===== Input for this task =====
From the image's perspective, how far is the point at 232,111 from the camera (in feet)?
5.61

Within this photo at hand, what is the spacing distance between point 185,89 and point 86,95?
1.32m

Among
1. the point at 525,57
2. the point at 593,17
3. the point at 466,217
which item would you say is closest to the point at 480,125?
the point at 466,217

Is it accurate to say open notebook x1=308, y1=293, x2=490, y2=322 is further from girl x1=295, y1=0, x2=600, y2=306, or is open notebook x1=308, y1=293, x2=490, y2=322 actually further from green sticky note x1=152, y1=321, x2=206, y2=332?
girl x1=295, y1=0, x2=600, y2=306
=====
Job
Rewrite the material from the line with "Within this photo" through the end, with "closest" changed to "nearest" and everything else left as it is.

Output of the task
Within this photo at hand, what is the spacing distance between point 185,89 and point 86,95?
1.32m

Among
1. the point at 525,57
2. the point at 593,17
3. the point at 466,217
which item would you say is nearest to the point at 480,125?
the point at 466,217

Is it accurate to say open notebook x1=308, y1=293, x2=490, y2=322 is further from girl x1=295, y1=0, x2=600, y2=306, or is open notebook x1=308, y1=293, x2=490, y2=322 actually further from green sticky note x1=152, y1=321, x2=206, y2=332?
girl x1=295, y1=0, x2=600, y2=306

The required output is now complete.